TASK GOAL:
What is needed is a word-for-word copy of the lines below from the one with "الخزانة التركية تصدر" through the one with "[INST] GAIA - AUDITION", both included, with every picture left out.

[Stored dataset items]
▼▼▼
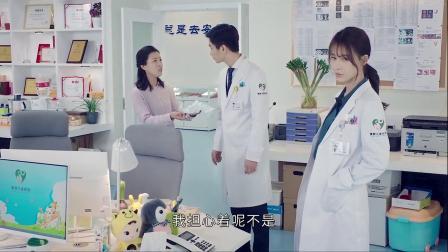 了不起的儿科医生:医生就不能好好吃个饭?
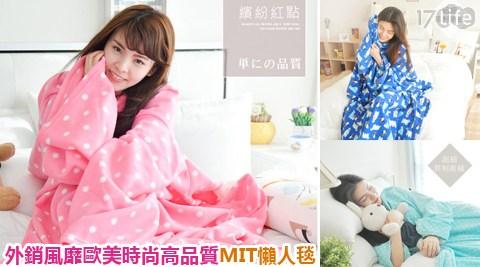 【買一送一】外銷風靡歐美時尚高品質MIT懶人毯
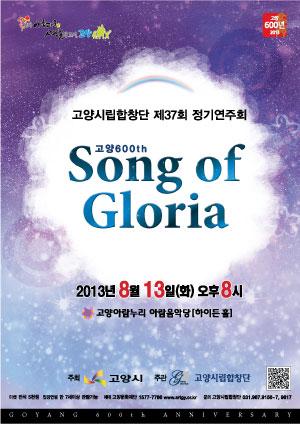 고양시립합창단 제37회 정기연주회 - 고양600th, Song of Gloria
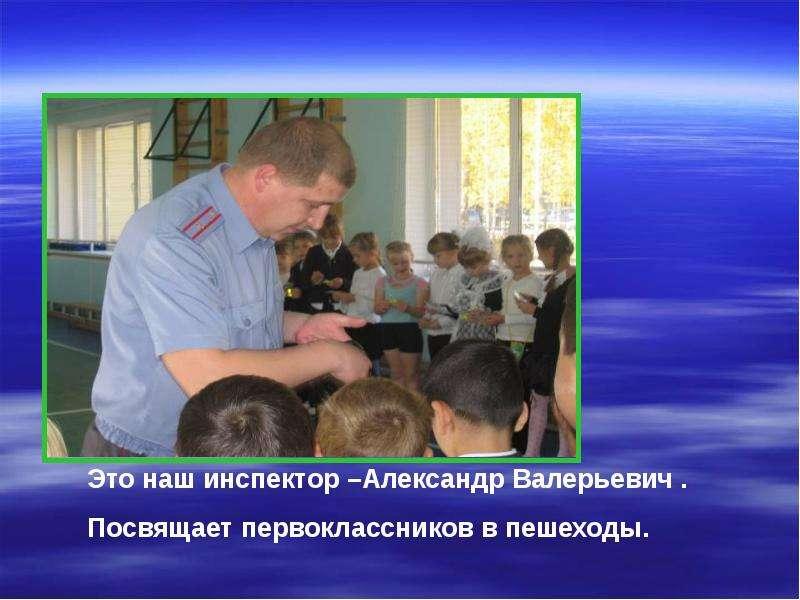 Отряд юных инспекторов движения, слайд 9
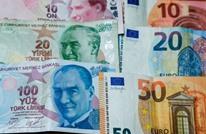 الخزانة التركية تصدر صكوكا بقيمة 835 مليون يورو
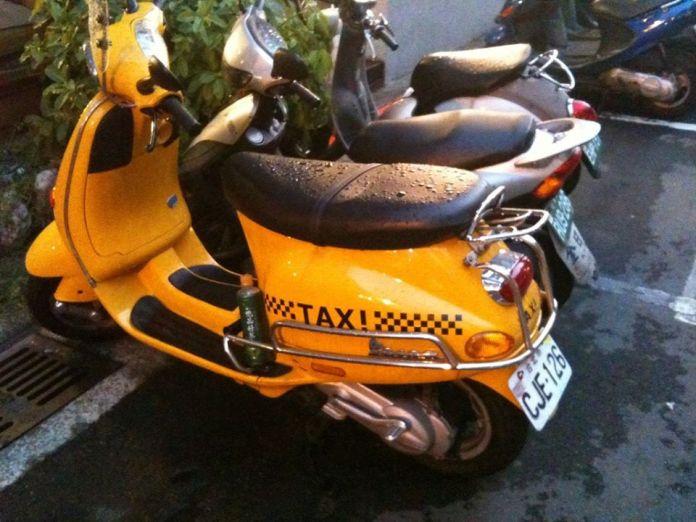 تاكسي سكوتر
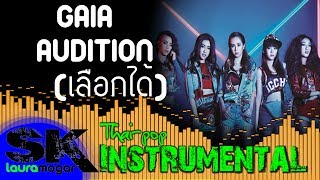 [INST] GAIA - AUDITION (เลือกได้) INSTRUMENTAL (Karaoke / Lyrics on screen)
▲▲▲
▼▼▼
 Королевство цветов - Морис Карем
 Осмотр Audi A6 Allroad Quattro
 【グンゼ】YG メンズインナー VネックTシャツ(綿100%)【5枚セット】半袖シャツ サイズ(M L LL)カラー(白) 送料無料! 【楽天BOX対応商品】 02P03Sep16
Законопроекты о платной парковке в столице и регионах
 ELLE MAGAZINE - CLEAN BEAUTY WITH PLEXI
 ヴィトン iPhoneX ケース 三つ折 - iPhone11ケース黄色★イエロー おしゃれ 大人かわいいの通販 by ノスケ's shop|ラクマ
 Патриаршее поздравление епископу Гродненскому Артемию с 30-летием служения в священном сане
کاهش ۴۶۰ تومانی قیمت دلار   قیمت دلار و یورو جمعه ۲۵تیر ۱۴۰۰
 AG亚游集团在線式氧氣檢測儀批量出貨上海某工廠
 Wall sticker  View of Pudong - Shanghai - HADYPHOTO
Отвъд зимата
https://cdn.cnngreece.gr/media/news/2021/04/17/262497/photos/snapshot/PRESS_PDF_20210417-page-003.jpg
▲▲▲
THE ANSWER:
 الخزانة التركية تصدر صكوكا بقيمة 835 مليون يورو
 تاكسي سكوتر
 [INST] GAIA - AUDITION (เลือกได้) INSTRUMENTAL (Karaoke / Lyrics on screen)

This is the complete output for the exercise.